Gaza potrebbe diventare inabitabile entro il 2020, se le attuali tendenze economiche persistono. Ad affermarlo è un rapporto dell’Unctad, l’agenzia Onu che si occupa di commercio internazionale e sviluppo, diffuso martedì. Gli oltre a otto anni di blocco economico e le tre operazioni militari subite hanno ridotto al lumicino la capacità della Striscia di esportare e di produrre per il mercato interno, devastato delle infrastrutture già precarie e impedito la ricostruzione tra una guerra e un’altra. In queste condizioni, l’Unctad parla di de-sviluppo, di una situazione nella quale la crescita non è stata rallentata o ostacolata ma resa negativa.

Il rapporto evidenzia le crisi riguardanti l’acqua e l’elettricità, e ricorda la distruzione di alcune infrastrutture vitali durante le ultime operazioni militari israeliane durante il luglio e agosto 2014: un milione e 800mila persone si riforniscono di acqua da una falda costiera che è per il 95% non potabile. Si stima poi che la capacità di offerta di energia elettrica non fosse sufficiente a soddisfare più del 40 per cento della domanda. Questo nel 2012, prima che la centrale elettrica fosse danneggiata durante i bombardamenti del 2014.


 

Il rapporto stima (vittime di guerra escluse) i danni diretti delle tre operazioni militari che hanno avuto luogo 2008-2014: tre volte le dimensioni del prodotto interno lordo locale di Gaza. Tuttavia, il costo totale può essere significativamente più alto una volta contabilizzate, oltre alle perdite economiche indirette, anche la capacità produttiva perduta.

Oltre alle 500.000 persone sfollate a seguito della più recente operazione militare, il rapporto segnala la distruzione o il danneggiamento grave di più di 20.000 case palestinesi, 148 scuole e 15 ospedali e 45 centri sanitari di primo soccorso.

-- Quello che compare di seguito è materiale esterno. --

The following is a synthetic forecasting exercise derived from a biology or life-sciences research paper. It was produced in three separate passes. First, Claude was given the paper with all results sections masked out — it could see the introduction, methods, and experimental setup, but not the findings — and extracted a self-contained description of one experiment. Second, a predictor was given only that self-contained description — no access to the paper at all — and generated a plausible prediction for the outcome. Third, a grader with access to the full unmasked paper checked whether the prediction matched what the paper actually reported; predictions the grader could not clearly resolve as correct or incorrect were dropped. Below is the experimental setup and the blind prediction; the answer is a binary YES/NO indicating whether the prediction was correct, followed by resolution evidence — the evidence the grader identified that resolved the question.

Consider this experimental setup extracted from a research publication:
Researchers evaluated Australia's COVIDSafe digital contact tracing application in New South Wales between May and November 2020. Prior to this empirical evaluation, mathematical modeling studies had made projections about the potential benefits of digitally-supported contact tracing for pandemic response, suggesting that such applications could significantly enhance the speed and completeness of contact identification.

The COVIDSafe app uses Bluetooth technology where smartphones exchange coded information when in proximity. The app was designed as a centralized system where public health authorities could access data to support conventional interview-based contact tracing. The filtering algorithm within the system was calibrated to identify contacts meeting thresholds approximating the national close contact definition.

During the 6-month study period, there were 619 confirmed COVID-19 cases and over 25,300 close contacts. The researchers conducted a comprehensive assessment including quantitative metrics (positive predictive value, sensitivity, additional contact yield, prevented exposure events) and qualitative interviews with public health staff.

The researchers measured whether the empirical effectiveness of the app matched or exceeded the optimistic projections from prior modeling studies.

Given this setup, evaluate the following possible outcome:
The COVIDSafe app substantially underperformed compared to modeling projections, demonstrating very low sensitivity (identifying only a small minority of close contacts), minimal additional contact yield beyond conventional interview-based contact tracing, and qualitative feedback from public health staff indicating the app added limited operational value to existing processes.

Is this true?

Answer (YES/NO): YES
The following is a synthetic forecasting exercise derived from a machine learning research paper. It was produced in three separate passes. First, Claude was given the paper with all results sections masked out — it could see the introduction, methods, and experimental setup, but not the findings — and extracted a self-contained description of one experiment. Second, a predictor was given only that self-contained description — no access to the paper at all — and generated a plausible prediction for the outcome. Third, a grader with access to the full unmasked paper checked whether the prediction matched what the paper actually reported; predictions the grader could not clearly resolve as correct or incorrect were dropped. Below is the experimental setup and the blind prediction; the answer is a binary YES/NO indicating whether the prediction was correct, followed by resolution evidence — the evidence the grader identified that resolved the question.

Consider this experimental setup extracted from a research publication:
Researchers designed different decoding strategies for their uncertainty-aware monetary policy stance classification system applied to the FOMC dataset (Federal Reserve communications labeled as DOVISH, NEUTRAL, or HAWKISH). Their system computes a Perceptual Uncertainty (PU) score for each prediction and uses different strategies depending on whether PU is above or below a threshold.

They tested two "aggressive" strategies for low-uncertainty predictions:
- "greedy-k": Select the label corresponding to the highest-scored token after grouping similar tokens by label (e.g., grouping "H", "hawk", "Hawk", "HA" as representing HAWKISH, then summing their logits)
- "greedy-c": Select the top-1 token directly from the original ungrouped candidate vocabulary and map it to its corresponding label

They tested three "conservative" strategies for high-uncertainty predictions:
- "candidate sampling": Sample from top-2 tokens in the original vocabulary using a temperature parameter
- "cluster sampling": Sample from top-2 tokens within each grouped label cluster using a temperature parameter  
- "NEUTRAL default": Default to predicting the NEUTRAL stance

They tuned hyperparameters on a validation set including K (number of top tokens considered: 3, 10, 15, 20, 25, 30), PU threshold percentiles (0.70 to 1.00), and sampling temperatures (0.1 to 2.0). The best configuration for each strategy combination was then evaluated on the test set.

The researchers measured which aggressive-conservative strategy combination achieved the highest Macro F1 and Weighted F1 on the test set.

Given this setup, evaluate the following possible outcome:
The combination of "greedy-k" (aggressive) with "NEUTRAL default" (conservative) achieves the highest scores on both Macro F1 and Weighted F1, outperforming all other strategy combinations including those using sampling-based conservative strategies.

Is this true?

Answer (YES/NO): NO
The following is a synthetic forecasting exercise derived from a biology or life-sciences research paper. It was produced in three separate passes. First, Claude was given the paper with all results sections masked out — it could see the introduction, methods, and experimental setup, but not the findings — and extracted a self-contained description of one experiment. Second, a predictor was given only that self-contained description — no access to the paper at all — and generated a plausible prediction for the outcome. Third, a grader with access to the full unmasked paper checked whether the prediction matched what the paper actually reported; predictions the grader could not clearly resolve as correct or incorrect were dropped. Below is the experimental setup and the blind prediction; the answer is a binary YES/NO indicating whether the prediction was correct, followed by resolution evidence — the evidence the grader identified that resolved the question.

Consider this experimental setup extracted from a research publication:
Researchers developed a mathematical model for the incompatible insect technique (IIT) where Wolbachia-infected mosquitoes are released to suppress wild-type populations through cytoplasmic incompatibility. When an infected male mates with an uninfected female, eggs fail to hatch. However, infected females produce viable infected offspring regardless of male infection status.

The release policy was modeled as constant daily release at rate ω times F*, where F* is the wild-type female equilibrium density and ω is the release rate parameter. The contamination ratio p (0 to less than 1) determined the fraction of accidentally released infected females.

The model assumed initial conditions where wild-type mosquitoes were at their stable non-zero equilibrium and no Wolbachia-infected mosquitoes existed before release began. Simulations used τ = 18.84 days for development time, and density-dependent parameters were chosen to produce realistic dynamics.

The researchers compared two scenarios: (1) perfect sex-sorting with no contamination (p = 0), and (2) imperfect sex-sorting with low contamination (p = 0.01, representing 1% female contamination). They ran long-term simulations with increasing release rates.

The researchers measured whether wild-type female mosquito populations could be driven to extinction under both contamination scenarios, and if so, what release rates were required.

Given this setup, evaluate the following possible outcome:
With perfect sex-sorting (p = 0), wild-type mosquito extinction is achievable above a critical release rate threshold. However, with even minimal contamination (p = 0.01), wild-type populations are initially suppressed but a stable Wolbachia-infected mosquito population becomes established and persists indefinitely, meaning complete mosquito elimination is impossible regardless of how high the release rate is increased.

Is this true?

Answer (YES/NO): YES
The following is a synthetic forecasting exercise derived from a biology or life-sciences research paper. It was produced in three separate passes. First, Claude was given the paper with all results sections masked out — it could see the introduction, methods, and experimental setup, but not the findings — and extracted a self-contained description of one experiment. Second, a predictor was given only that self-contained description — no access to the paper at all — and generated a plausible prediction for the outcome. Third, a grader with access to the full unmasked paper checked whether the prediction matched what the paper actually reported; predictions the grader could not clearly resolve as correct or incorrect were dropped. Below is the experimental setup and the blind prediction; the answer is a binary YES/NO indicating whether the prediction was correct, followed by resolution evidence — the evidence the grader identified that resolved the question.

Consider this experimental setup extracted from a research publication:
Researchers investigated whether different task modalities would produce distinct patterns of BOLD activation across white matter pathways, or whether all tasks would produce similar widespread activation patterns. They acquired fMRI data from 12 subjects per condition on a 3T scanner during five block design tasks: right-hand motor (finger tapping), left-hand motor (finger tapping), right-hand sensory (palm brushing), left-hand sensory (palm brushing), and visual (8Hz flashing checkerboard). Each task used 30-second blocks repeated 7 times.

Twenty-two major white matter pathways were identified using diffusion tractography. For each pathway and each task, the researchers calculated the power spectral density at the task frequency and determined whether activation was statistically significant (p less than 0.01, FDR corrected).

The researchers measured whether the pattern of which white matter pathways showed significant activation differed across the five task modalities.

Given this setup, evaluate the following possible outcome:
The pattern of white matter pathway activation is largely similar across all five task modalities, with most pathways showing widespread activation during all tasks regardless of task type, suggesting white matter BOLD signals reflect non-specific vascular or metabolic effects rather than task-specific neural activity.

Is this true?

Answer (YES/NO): NO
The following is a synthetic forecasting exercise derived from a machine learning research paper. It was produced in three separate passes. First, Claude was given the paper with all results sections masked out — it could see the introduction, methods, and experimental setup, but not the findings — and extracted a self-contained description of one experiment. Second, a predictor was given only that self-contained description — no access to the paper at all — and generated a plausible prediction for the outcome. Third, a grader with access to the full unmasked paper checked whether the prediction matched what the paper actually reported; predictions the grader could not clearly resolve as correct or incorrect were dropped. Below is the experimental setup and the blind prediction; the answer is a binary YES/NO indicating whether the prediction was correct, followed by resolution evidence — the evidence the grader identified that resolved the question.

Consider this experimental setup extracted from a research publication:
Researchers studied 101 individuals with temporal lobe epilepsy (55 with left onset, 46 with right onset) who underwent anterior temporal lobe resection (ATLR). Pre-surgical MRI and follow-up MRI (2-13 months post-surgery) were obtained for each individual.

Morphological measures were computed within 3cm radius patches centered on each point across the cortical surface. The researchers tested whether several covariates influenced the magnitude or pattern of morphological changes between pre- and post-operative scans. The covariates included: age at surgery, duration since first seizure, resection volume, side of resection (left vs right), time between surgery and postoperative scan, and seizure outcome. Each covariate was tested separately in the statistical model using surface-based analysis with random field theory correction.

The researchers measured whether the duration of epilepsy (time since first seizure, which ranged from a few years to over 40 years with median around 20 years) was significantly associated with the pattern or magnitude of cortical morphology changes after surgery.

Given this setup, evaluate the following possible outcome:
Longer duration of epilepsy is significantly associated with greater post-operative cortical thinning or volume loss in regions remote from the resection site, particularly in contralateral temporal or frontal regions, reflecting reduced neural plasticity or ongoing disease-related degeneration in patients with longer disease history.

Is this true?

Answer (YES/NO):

Ben 247 stabilimenti e 300 centri commerciali sono stati totalmente o parzialmente distrutti. Gravi danni è stata inflitta sulla suola centrale elettrica di Gaza. Il solo settore agricolo ha subito 550 milioni di dollari di perdite.

Nel 2014, la disoccupazione a Gaza ha raggiunto il 44 per cento, il livello più alto mai registrato. La disoccupazione è particolarmente grave tra le giovani donne: più di otto su 10 senza lavoro. Il livello economico degli abitantio di Gaza è peggiore oggi che 20 anni fa e il Pil si è ridotto del 30 per cento rispetto al 1994.

L’insicurezza alimentare colpisce il 72 per cento delle famiglie, e il numero dei profughi palestinesi che vive solo di aiuti alimentari distribuiti dalle agenzia Onu è passato da 72.000 nel 2000 a 868.000 nel 2015: metà della popolazione di Gaza.

Il rapporto sostiene che, anche prima delle tre operazioni militari israeliane, il blocco economico in atto a partire dal 2007 aveva già portato alla cessazione larga scala delle operazioni produttive e la perdita di posti di lavoro.